Minimal distance. Downward strike. Clean.
Silence returned to the pharmacy.
He stood perfectly still, his ears ringing with the absence of sound.
Thirty seconds. Forty.
No additional movement. No wave.
His heart was racing, but it wasn't wild. It was a controlled engine.
He finished gathering the medical supplies. Before leaving, he tested the rear door again. He kicked the hinge once. It burst open with far less resistance than before.
His leg felt stable. His strike was precise.
He closed the door and stepped back into the street.
He didn't run. He walked. Bag secure. Axe ready.
As he passed the fallen bodies near the lamppost, he noticed an arm had detached completely from a torso. The smell was a physical assault, but it no longer triggered the "Blankness."
He endured it. He had adapted to the baseline.
Reality: 2066
He woke with a deep, earned soreness in his thighs.
He stretched slowly, checking his vitals. Breathing: Normal. Mind: Sharp.
During his break at school, the "Model Student" continued his audit of survival.
"Clearing large-scale urban structures solo."
"Noise discipline in high-density zones."
"Layered water filtration: Cloth, Sand, Charcoal."
He wasn't building the filter yet, but he was preparing for the inevitable. The city's tap supply wouldn't last forever. Water would soon become the most expensive variable in the equation.
That evening, he pushed his stair runs. Three floors up. Three floors down.
When his chest began to burn, he didn't stop. He slowed his pace deliberately, forcing his heart rate down while still moving.
Control over impulse. Control over fear.
Day Twenty-Two.
He stood at the window of the Silent Delta once more.

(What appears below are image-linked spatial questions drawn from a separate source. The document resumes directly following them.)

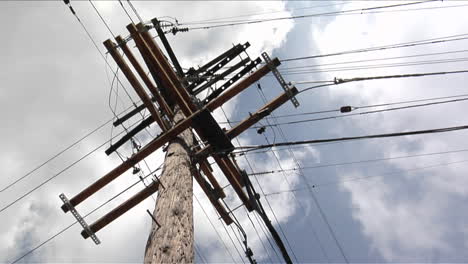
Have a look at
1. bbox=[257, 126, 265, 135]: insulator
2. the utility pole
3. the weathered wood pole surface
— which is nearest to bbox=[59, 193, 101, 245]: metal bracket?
the utility pole

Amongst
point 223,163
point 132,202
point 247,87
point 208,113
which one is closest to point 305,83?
point 247,87

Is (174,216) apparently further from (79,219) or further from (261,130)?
(261,130)

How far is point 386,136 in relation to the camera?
144 inches

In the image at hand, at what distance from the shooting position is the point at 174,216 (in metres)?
3.03

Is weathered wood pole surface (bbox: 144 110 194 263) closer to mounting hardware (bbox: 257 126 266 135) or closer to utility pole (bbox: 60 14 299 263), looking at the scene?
utility pole (bbox: 60 14 299 263)

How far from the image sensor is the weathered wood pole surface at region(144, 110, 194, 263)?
8.55 feet

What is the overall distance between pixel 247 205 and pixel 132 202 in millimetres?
2017

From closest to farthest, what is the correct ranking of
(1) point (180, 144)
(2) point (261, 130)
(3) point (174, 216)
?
(3) point (174, 216) < (1) point (180, 144) < (2) point (261, 130)

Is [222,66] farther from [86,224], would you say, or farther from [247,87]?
[86,224]

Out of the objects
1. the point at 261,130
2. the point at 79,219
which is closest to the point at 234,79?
the point at 261,130

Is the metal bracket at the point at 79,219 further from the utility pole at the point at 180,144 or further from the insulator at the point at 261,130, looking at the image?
the insulator at the point at 261,130

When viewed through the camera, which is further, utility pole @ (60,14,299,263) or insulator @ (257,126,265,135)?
insulator @ (257,126,265,135)

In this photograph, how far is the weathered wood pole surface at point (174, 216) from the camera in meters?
2.61

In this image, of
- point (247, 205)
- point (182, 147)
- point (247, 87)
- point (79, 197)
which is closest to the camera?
point (182, 147)
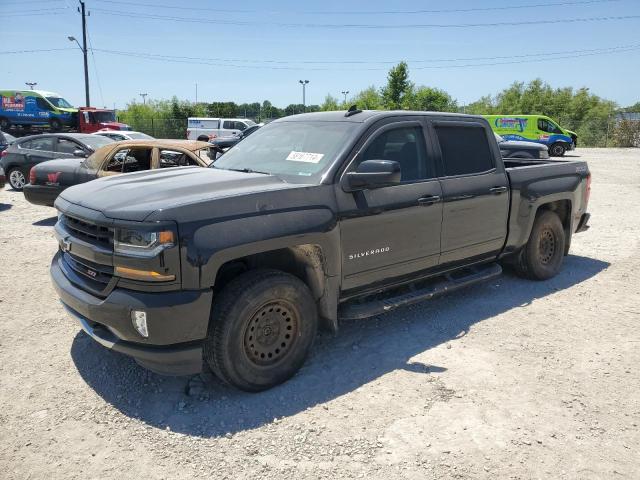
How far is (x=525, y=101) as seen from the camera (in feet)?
196

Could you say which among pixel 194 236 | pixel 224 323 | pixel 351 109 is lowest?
pixel 224 323

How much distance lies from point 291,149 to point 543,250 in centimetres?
350

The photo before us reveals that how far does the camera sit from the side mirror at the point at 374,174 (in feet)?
11.5

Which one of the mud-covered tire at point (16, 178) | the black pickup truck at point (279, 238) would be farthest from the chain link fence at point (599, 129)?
the black pickup truck at point (279, 238)

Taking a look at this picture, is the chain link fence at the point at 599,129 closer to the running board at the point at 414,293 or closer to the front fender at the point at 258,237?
the running board at the point at 414,293

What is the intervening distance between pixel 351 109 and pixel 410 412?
8.18ft

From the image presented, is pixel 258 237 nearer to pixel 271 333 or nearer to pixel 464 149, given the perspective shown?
pixel 271 333

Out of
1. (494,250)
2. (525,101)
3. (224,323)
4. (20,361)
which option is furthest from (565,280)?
(525,101)

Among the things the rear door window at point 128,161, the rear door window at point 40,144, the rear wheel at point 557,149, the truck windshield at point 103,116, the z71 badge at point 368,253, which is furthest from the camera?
the truck windshield at point 103,116

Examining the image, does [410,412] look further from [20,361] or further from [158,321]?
[20,361]

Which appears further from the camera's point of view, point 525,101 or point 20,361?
point 525,101

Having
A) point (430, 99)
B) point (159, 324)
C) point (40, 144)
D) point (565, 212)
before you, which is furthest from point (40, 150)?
point (430, 99)

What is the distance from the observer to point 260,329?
3.37 metres

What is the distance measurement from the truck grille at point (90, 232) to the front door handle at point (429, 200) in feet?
7.89
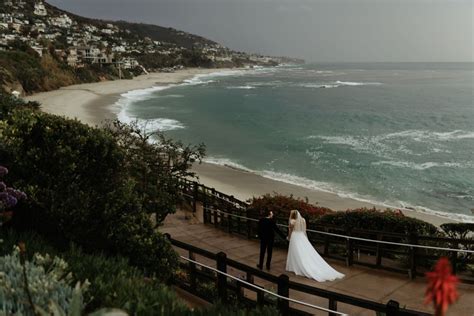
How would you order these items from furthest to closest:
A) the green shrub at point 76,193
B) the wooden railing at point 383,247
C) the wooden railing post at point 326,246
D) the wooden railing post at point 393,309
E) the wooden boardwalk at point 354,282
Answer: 1. the wooden railing post at point 326,246
2. the wooden railing at point 383,247
3. the wooden boardwalk at point 354,282
4. the green shrub at point 76,193
5. the wooden railing post at point 393,309

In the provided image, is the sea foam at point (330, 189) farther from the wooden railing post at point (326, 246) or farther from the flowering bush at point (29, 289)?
the flowering bush at point (29, 289)

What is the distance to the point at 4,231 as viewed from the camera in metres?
5.97

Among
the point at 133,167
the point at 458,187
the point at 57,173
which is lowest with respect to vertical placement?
the point at 458,187

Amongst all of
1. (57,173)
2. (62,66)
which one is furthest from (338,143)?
(62,66)

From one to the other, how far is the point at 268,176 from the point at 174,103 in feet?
160

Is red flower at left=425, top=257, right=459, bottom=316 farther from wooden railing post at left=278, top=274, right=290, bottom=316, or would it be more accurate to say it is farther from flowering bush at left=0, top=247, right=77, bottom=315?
wooden railing post at left=278, top=274, right=290, bottom=316

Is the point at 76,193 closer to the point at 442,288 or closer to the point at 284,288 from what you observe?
the point at 284,288

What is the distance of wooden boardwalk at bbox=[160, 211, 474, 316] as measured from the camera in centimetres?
754

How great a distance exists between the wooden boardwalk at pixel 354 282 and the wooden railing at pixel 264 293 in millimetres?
278

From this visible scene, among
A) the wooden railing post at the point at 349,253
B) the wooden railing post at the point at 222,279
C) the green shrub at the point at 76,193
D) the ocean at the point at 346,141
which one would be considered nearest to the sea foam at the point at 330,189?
the ocean at the point at 346,141

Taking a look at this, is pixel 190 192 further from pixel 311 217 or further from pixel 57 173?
pixel 57 173

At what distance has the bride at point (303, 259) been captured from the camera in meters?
9.13

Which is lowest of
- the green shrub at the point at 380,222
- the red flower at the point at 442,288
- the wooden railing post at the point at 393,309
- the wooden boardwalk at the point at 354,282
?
the wooden boardwalk at the point at 354,282

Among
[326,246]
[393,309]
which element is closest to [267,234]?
[326,246]
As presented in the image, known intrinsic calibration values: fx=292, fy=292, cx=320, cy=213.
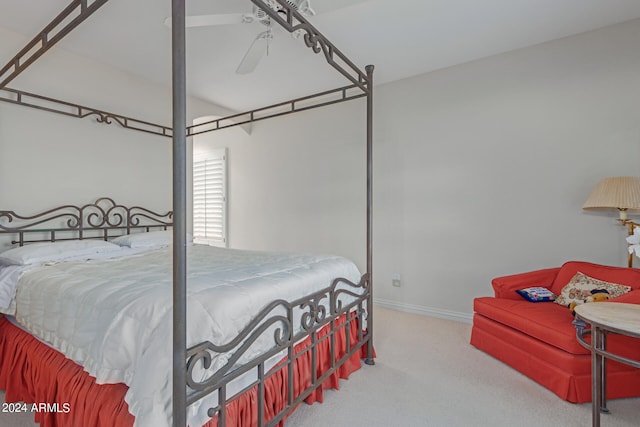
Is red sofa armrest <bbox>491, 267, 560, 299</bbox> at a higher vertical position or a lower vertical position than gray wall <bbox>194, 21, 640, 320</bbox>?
lower

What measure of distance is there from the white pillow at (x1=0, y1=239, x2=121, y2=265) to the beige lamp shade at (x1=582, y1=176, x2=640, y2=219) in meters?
4.06

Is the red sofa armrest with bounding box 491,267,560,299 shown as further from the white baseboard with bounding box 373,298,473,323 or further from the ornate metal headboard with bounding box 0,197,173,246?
the ornate metal headboard with bounding box 0,197,173,246

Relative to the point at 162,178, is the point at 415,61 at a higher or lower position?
higher

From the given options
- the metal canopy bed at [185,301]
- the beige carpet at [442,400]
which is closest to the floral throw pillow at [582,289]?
the beige carpet at [442,400]

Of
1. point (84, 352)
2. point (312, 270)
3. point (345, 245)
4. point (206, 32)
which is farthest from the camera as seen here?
point (345, 245)

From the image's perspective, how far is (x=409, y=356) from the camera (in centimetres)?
242

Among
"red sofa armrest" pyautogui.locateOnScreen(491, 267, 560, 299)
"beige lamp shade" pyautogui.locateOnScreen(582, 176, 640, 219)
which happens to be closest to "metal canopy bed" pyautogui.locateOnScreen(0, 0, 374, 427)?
"red sofa armrest" pyautogui.locateOnScreen(491, 267, 560, 299)

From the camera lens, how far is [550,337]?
1920 mm

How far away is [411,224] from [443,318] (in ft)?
3.61

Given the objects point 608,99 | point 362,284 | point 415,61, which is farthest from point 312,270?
point 608,99

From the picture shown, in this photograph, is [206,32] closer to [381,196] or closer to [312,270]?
[312,270]

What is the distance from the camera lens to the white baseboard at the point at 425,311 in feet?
10.3

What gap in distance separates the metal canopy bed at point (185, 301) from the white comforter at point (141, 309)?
81 millimetres

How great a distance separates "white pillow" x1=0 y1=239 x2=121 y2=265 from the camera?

The street below was noticeably emptier. More bodies had collapsed into heaps of rags and bone. The movement was thinning. The rot was winning.
The world wasn't a static nightmare; it was a shifting ecosystem.
He realized something in the quiet of the morning: If he survived long enough, he might not just endure this world. He might outlast it.
He rested his hand against the cool glass.
"I'm not running anymore."
Not from doors. Not from mistakes. Not from himself.
He wasn't fearless—not yet—but he was no longer the boy who died in the first ten minutes.
And that difference was the beginning of power.